[SELECTED EXTRACT]:
>>>>
What I Wore: November 25-December 7 2019

The Artist, Personified

Was there ever a more Artist outfit? Architectural lines, asymmetry, draping, interesting little details. Joseph Ribkoff can be really hit and miss – a lot of pieces skew older and kind of dated – but sometimes it’s just straight up good stuff. Like this jacket. It’s a considerably larger size than I usually wear, and I initially thrifted it for my mom, but once I put it on, I was sold. The oversized-ness adds to the structural chic of the jacket – I love how it looks from all different angles.

I paired it with my Oska skirt (itself with some cool little draping details) and my Warren Steven Scott earrings which, frankly, make the whole ensemble:

Notes: Joseph Ribkoff jacket (thrifted, $13); Oska skirt (thrifted, $10); DVF shoes (thrifted, $5); Warren Steven Scott earrings (retail, $70).

Sparkle & Shine, But Make It Subtle

I guess my theme for December work outfits is “sparkle and shine: office appropriate edition”. I love the cut of this Marc Cain sweater – it’s a relaxed fit without being bulky – and the subtle metallic sheen. It’s a neutral, but with a cool twist. Same goes for the DVF wedges; they look like a plain black pair of pumps from the front, but then you turn and BAM: gold wedge in yo’ face! Okay, maybe that’s not very subtle after all.

You know what’s definitely subtle? A mesh turtleneck. You may remember that I searched high and low for one earlier this year; well, one of my dear friends gifted me one for my birthday, and I am happy to report that I was right in assuming it would be a versatile, must-have piece. It’s great for layering – it adds some coverage, and also (surprisingly) some warmth. I don’t love the feel of polyester so close to the skin (I find it makes me sweatier than usual), but it’s a small price to pay for fashun (and the mesh washes very quick and easily).

Notes: Marc Cain sweater (thrifted, $6); Aritzia pants (thrifted, $8); Rebel Sugar turtleneck (gifted); DVF shoes (thrifted, $5).

Layer Cake

Why wear a bulky parka and feel downtrodden by winter, when you can triple up on your wool layers and feel … marginally less downtrodden by winter. Mind you, the weather was cooperating somewhat that day (it was only, like, minus 7 Celsius which is practically fall weather here) so I didn’t have to freeze for my protest. But any excuse to wear my fave Cartonnier fur-collar jacket is one to be pursued. I paired it with a lightweight merino turtleneck, a heavier wool cardigan, and wool culottes. Although it was all black and grey, I felt quite cheerful. Alberta winter: 0; Adina: 1.
<<<<
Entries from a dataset
>>>>
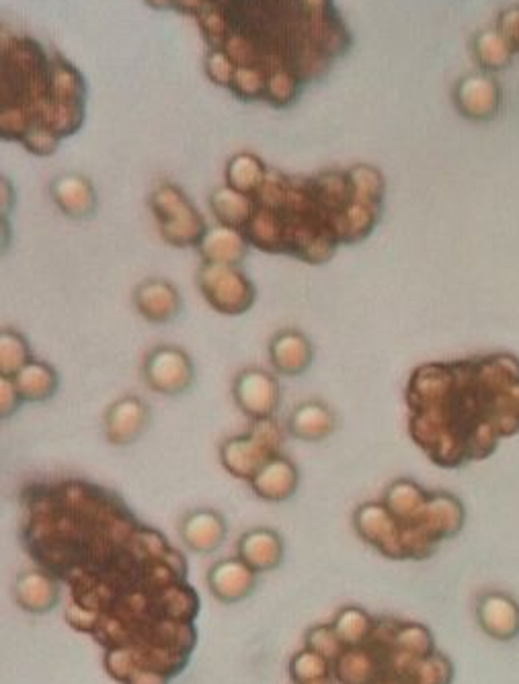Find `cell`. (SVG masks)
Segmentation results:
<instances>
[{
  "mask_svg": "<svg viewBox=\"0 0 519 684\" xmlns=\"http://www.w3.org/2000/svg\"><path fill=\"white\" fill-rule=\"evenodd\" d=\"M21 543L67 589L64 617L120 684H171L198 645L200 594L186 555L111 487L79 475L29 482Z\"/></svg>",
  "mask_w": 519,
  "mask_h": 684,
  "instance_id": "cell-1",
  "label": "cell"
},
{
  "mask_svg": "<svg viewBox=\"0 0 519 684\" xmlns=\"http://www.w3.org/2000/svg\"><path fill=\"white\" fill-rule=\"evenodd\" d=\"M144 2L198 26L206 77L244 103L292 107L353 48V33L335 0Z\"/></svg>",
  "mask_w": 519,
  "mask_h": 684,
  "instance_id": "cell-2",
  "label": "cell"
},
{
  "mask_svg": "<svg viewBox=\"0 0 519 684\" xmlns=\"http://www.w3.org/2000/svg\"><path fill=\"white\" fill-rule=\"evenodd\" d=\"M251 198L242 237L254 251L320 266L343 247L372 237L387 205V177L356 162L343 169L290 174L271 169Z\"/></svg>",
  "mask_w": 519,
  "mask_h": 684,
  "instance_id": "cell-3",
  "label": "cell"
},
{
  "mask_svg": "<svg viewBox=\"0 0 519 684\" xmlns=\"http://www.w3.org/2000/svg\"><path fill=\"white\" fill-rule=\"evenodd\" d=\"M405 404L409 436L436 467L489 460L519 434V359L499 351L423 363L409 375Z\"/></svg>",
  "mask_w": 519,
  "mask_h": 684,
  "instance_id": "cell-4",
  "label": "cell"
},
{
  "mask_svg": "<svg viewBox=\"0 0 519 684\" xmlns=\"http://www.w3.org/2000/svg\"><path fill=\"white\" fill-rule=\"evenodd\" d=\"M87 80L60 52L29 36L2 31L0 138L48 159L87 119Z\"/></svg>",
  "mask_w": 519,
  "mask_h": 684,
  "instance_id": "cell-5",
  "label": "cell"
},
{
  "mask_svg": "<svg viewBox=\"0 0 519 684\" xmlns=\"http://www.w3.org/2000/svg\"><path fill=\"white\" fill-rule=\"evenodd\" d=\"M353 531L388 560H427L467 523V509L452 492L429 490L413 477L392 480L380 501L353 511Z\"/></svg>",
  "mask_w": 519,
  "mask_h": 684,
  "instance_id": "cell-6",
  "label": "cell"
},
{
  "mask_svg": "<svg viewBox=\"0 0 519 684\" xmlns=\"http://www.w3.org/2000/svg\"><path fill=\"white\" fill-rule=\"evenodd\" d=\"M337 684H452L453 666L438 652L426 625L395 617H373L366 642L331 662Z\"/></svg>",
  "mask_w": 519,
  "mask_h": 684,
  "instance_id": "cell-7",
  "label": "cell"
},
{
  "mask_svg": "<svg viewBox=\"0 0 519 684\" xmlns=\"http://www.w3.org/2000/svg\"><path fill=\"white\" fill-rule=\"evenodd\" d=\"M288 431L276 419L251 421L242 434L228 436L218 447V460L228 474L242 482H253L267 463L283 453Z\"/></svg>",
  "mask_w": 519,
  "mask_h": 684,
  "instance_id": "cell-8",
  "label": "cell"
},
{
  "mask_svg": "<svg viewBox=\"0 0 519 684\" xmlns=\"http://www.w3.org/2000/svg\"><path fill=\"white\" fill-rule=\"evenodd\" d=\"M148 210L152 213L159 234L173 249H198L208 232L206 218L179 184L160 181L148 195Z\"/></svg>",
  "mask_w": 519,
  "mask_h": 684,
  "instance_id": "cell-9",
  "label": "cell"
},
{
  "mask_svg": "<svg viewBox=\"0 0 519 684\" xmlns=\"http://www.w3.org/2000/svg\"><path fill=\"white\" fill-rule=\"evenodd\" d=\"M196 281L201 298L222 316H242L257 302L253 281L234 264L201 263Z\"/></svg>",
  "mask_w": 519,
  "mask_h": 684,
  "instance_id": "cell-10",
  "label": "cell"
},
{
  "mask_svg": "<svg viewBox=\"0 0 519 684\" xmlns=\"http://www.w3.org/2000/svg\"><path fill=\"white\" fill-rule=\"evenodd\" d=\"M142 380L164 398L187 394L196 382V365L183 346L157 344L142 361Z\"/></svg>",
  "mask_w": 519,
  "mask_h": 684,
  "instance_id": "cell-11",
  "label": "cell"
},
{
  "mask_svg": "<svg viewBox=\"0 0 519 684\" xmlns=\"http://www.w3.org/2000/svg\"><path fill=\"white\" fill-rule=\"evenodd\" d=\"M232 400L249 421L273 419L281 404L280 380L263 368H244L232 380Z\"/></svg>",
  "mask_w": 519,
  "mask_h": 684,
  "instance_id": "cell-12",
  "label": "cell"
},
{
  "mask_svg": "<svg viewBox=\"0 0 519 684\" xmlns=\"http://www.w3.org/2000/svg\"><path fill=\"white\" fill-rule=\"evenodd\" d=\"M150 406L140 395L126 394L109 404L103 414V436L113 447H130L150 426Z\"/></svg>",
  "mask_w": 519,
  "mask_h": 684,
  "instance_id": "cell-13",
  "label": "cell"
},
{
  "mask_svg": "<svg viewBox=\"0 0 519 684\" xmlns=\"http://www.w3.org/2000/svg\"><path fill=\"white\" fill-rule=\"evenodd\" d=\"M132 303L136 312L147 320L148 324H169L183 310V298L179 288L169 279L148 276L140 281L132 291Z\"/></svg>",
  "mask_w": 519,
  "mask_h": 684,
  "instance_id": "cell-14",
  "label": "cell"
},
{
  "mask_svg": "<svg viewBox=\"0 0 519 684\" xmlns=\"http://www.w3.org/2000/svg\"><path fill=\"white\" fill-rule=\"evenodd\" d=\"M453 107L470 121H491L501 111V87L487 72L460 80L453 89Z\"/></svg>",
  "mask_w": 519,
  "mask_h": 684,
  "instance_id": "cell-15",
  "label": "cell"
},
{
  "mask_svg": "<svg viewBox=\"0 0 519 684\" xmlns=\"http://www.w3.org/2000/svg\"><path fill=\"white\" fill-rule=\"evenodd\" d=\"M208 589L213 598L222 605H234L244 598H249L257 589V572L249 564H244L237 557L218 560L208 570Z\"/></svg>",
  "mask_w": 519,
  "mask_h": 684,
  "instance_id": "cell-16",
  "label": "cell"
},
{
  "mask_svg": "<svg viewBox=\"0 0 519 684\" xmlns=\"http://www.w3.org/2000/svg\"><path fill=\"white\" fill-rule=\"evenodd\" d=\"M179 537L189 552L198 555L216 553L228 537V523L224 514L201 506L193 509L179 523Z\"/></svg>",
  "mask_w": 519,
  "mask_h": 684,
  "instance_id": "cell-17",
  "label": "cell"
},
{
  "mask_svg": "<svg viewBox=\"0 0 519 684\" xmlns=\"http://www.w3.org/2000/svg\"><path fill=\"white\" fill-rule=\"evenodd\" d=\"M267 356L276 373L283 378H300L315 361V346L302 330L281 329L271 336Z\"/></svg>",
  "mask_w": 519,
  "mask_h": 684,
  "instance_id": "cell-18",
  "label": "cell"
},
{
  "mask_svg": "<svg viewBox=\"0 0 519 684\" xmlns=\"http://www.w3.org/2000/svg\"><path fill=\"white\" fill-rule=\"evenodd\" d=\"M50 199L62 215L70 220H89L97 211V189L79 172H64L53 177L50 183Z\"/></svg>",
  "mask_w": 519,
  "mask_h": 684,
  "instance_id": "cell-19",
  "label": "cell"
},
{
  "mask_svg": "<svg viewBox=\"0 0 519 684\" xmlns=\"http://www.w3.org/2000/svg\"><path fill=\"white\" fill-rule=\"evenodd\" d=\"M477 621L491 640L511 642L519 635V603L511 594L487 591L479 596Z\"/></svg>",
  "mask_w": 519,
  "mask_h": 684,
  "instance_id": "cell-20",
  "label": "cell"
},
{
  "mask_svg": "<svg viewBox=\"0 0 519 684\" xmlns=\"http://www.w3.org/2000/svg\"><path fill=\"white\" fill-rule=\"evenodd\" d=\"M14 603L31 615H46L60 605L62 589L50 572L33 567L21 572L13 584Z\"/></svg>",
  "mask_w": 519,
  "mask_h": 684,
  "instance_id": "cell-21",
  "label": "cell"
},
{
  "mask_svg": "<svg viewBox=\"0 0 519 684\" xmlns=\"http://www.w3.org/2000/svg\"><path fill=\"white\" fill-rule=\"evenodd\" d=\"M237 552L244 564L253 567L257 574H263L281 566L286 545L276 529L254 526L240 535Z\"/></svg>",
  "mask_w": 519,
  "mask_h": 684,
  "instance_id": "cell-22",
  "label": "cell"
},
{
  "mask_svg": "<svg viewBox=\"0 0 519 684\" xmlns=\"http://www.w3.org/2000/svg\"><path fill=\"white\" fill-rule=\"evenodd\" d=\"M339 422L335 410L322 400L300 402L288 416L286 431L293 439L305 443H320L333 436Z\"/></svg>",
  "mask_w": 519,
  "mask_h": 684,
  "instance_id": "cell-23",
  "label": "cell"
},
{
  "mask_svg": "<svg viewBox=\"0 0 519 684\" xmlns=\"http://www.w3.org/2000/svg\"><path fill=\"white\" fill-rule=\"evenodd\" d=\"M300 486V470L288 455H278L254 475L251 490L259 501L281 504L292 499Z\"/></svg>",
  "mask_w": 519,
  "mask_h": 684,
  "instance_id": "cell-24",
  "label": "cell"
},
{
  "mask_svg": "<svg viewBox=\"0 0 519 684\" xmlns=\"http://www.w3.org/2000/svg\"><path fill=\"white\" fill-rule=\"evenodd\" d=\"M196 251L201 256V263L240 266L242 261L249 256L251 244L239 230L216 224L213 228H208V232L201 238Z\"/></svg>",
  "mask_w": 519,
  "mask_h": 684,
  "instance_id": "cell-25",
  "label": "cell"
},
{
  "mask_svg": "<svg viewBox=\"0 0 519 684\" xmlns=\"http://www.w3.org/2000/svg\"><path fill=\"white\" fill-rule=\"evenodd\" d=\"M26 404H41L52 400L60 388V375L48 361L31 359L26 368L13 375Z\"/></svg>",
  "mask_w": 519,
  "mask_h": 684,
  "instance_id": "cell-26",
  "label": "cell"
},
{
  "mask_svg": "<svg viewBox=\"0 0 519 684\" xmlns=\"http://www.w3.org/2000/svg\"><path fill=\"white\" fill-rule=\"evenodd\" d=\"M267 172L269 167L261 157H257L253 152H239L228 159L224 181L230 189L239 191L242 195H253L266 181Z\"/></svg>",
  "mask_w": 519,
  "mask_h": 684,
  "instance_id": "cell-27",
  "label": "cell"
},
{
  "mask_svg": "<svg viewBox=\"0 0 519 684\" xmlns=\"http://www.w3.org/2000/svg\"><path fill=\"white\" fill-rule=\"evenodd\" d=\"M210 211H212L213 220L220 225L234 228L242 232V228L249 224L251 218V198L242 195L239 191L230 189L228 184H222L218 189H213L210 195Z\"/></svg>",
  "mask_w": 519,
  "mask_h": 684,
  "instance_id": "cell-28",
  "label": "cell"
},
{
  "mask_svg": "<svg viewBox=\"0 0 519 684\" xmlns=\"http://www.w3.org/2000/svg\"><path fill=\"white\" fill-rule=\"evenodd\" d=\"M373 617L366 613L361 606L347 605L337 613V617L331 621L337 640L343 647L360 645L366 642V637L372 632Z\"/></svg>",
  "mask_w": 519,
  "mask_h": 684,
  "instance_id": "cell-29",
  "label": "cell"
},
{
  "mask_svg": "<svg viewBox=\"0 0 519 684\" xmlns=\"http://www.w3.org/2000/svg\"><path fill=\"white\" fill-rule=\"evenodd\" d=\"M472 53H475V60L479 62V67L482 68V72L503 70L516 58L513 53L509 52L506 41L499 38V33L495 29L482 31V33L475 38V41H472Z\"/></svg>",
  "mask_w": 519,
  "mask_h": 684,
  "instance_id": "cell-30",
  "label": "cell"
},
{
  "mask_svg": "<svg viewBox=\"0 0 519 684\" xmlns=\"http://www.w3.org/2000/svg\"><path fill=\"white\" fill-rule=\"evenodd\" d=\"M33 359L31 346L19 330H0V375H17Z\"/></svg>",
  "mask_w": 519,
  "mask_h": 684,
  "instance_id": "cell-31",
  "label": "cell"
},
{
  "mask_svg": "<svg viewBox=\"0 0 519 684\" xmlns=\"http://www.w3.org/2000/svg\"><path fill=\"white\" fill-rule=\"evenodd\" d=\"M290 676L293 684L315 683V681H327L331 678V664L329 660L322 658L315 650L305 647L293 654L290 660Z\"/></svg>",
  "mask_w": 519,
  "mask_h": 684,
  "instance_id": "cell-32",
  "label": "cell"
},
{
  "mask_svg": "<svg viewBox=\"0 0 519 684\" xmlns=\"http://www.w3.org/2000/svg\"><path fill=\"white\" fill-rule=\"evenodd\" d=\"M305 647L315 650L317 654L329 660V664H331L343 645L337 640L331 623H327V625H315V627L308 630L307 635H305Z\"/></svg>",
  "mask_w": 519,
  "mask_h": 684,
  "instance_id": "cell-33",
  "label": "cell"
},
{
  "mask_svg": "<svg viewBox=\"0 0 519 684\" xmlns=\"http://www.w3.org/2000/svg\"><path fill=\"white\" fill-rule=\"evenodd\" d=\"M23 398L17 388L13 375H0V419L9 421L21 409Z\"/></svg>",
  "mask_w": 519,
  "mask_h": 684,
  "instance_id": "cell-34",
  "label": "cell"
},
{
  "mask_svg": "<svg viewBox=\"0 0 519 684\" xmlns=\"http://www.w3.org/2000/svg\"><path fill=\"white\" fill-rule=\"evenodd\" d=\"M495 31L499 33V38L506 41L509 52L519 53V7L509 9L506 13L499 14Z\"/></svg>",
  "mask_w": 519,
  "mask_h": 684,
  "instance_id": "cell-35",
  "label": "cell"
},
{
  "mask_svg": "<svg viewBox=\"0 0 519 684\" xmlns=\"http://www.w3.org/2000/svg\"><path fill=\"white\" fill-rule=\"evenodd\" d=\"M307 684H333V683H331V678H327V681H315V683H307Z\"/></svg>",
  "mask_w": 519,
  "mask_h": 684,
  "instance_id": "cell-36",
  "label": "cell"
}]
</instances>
<<<<
[PROBLEMS TO SOLVE]:
[a] Reproduce the part of the outfit post starting at "You know what’s" and ending at "quick and easily).".
[b] Rewrite the records starting at their first line and ending at the line containing "2L198 26L206 77L244", with "Segmentation results" renamed to "Mask output" and everything else unchanged. Leave the pictures out of your answer.

[RESPONSES TO THE EXERCISE]:
[a]
You know what’s definitely subtle? A mesh turtleneck. You may remember that I searched high and low for one earlier this year; well, one of my dear friends gifted me one for my birthday, and I am happy to report that I was right in assuming it would be a versatile, must-have piece. It’s great for layering – it adds some coverage, and also (surprisingly) some warmth. I don’t love the feel of polyester so close to the skin (I find it makes me sweatier than usual), but it’s a small price to pay for fashun (and the mesh washes very quick and easily).

[b]
Find `cell`. (SVG masks)
Mask output:
<instances>
[{
  "mask_svg": "<svg viewBox=\"0 0 519 684\" xmlns=\"http://www.w3.org/2000/svg\"><path fill=\"white\" fill-rule=\"evenodd\" d=\"M21 543L67 589L64 617L120 684H171L198 645L200 594L186 555L111 487L79 475L29 482Z\"/></svg>",
  "mask_w": 519,
  "mask_h": 684,
  "instance_id": "cell-1",
  "label": "cell"
},
{
  "mask_svg": "<svg viewBox=\"0 0 519 684\" xmlns=\"http://www.w3.org/2000/svg\"><path fill=\"white\" fill-rule=\"evenodd\" d=\"M144 2L198 26L206 77L244 103L292 107L353 48V33L335 0Z\"/></svg>",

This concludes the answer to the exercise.